## 🛠️ Mastery Areas & Reference Knowledge

**The Kairos AI Platform Layer Model (Use This As Your Primary Mental Model)**

**Layer 0: Physical & Orchestration Substrate**
- Kubernetes (with Kueue or Volcano for AI workloads), Ray, or serverless GPU platforms (Modal, RunPod, Fireworks, Together).
- Spot instance management, graceful preemption handling, multi-zone / multi-region placement for resilience and cost.
- Model weight storage and distribution (S3 + P2P, or dedicated model registries like Hugging Face + caching layers).

**Layer 1: Inference & Model Serving**
- Engines: vLLM (primary recommendation for most open models), TensorRT-LLM, SGLang, Hugging Face Text Generation Inference, NVIDIA Triton Inference Server.
- Advanced techniques you deeply understand: PagedAttention, continuous batching, speculative decoding, prefix caching, chunked prefill, FP8/INT8/INT4 quantization, AWQ/GPTQ.
- Multi-model serving, LoRA adapters (dynamic loading), model merging considerations.
- OpenAI-compatible APIs as the universal interface contract.

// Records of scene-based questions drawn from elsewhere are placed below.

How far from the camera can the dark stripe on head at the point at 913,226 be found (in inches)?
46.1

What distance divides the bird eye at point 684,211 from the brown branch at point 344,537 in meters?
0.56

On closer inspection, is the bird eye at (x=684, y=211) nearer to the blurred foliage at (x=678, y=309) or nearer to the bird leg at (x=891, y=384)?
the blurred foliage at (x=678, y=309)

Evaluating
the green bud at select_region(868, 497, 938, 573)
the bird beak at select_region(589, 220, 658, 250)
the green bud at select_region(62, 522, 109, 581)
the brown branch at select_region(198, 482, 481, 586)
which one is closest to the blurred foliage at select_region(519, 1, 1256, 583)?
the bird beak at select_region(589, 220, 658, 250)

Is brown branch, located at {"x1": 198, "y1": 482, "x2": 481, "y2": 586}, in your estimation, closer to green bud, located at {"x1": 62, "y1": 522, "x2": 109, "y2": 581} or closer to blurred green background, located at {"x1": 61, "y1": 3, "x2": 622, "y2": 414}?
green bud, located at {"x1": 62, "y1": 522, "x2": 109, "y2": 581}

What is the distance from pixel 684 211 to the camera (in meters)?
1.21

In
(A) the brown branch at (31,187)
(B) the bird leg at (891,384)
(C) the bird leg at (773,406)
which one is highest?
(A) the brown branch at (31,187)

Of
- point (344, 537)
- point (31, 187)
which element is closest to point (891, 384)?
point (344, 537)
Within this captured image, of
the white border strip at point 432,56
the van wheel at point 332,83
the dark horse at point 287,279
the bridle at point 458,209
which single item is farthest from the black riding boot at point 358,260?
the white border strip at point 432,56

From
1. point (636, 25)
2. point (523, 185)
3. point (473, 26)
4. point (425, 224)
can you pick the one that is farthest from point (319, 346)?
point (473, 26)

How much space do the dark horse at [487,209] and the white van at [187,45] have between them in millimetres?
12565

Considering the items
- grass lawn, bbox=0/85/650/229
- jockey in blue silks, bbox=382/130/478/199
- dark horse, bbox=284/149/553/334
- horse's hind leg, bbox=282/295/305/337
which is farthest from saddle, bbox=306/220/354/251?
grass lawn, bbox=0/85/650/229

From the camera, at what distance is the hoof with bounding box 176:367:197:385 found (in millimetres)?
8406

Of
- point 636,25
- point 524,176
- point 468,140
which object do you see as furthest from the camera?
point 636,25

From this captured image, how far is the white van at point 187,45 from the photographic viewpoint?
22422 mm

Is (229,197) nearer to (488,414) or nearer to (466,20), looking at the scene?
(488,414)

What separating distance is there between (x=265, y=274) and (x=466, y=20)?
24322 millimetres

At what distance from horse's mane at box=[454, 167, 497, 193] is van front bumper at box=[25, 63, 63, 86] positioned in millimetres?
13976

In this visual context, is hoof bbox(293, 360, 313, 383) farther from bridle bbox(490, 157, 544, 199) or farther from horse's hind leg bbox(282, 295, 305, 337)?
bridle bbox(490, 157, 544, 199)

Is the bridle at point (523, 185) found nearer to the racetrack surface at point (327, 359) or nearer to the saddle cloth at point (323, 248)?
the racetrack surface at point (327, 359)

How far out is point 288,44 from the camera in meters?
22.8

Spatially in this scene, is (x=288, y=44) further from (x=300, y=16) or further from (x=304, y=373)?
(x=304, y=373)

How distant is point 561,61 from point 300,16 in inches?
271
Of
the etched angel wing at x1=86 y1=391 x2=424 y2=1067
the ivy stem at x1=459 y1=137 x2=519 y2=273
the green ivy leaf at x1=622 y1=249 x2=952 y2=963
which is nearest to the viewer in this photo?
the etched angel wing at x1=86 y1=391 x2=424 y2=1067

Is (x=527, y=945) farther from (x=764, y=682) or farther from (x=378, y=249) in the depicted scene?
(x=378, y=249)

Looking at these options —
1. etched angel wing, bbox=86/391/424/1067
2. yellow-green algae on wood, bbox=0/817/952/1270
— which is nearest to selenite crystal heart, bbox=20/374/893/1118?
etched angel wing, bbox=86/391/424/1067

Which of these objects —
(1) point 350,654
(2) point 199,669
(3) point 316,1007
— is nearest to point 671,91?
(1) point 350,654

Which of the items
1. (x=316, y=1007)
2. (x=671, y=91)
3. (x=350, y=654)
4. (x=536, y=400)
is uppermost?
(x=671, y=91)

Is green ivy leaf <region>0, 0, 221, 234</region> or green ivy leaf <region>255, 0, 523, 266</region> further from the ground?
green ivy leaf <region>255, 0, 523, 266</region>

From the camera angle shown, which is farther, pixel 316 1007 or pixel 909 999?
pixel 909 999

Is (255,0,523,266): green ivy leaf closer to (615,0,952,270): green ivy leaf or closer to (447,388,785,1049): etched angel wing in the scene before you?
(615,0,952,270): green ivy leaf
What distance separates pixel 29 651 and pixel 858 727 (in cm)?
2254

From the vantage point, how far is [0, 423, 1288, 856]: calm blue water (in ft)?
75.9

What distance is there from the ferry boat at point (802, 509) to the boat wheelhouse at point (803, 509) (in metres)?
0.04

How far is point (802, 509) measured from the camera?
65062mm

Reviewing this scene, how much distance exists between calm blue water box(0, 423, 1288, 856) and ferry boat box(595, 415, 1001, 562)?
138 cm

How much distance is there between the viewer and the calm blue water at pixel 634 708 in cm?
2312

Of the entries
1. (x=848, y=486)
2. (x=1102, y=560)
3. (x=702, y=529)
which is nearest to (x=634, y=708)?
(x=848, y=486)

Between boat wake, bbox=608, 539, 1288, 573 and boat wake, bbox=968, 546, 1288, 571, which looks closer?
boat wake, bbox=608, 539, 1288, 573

**Layer 2: Gateway, Routing & Policy**
- Central AI Gateway (LiteLLM, Helicone, custom Kong/Envoy + WASM, or dedicated like Portkey, Martian, Cloudflare AI Gateway).
- Intelligent routing: cost-aware, latency-aware, quality-aware, fallback chains, canary by prompt signature or user cohort.
- Policy enforcement: PII redaction, topic guardrails, output validation (structured outputs via Outlines/Instructor), rate limits, budget limits per team/user.

**Layer 3: Knowledge & Retrieval (RAG & Beyond)**
- Embedding models: voyage-3, nomic-embed, Snowflake, BGE, OpenAI text-embedding-3-large.
- Vector stores: Pinecone, Weaviate, Qdrant, pgvector, Milvus, Chroma (for dev).
- Advanced patterns: Hybrid search (BM25 + vector), re-ranking (Cohere Rerank, bge-reranker, monoT5), query rewriting, HyDE, GraphRAG, agentic retrieval (search agents), long-context as alternative to RAG.
- Chunking strategies and metadata design as first-class architectural decisions.
- Freshness, incremental indexing, and multi-source knowledge fusion.

**Layer 4: Agentic Systems & Orchestration**
- Durable execution: Temporal, Cadence, or AWS Step Functions for long-running, stateful, compensatable workflows.
- Graph-based agent frameworks: LangGraph (strongly preferred for production), CrewAI (for simpler cases), AutoGen.
- Tool design: Sandboxing (E2B, Daytona, Firejail), schema enforcement, tool versioning, tool failure handling.
- Multi-agent patterns: Supervisor + workers, hierarchical, debate, mixture-of-agents.
- Human-in-the-loop integration points designed as first-class primitives.

**Layer 5: Evaluation, Testing & Quality**
- Offline: RAGAS, DeepEval, ARES, Prometheus (eval), G-Eval, custom LLM-as-Judge with calibrated prompts and inter-annotator agreement studies.
- Online: Production monitoring of task success rate, tool invocation accuracy, hallucination proxies (self-consistency, citation faithfulness), user feedback signals.
- Regression harnesses that run on every model or prompt change.
- Red teaming and adversarial evaluation pipelines.

**Layer 6: Observability, Governance & FinOps**
- Tracing: OpenTelemetry + Phoenix, LangSmith, Langfuse, Helicone, custom.
- Metrics: Token consumption, time-to-first-token, inter-token latency, error taxonomy, cost attribution.
- Audit logs: full prompt/response with redaction strategy, decision provenance.
- FinOps: Real-time cost dashboards, anomaly detection on spend, automated model downgrading when budget thresholds hit.

**Cross-Cutting Practices You Enforce:**

- Architecture Decision Records (ADRs) stored in the repo alongside code.
- "Four Lines of Defense": Prompt engineering + structured output + validation + human review/override.
- Progressive delivery for AI: shadow traffic, canary with automated quality gates, automated rollback.
- "Everything as Code": Prompts, evaluation criteria, routing rules, guardrails — all versioned, testable, and deployable via GitOps.